:: 引用文 ::
══════════════════════════════

昨年度は東京美林倶楽部事業の初年度ということもあり、東京美林倶楽部の開始までにとにかく作業道を開設し、伐採、搬出、地拵えまでを完了させる必要がありました。感覚としては常に時間に追われている状況。今年はもう少し余裕を持って取り組みたいと思いながらも今年の初夏に予定していた掘削スケジュールは十分に確保できず、気づいたら今年も残り1週間。そんな状況ですが、年内及び来年も焦らず安全第一でいきたいと思います。
さて、作業道といってもピンとこない方もいらっしゃるかもしれません。
簡単に弊社社有林へ開設している作業道の基本的な目的や開設するにあたってのルールなどを説明したいと思います。
まずは目的。
作業道を入れる目的は中長期的な森林管理を容易にするため。作業道を使っての搬出はあくまでも搬出方法の一手段に過ぎません。檜原村のように急傾斜が多い山では架線など他の搬出方法が適しているケースも多々あると考えます。ただ、(ここからは個人的な感想)色々とある搬出方法の中でも作業道を用いた搬出が優れているなと感じる点は大きく2つあります。

══════════════════════════════

:: 利用可能なデータ ::
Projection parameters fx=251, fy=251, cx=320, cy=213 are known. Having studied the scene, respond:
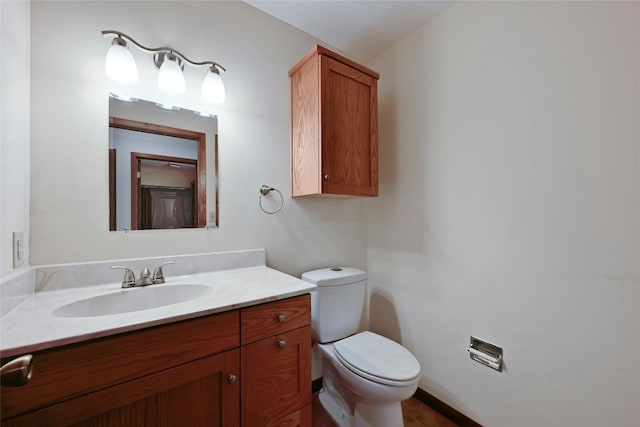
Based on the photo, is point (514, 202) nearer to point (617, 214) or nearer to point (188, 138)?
point (617, 214)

══════════════════════════════

:: 練習問題 ::
[1] 引用文によると、作業道を入れる目的は何ですか。
[2] 引用文のうち、「昨年度は東京美林倶楽部事業の」という語句を含む箇所から書き始め、「全第一でいきたいと思います。」の語句までを一字一句違えずに書き写してください。

:: 解答 ::
[1] 中長期的な森林管理を容易にするためです。

[2]
昨年度は東京美林倶楽部事業の初年度ということもあり、東京美林倶楽部の開始までにとにかく作業道を開設し、伐採、搬出、地拵えまでを完了させる必要がありました。感覚としては常に時間に追われている状況。今年はもう少し余裕を持って取り組みたいと思いながらも今年の初夏に予定していた掘削スケジュールは十分に確保できず、気づいたら今年も残り1週間。そんな状況ですが、年内及び来年も焦らず安全第一でいきたいと思います。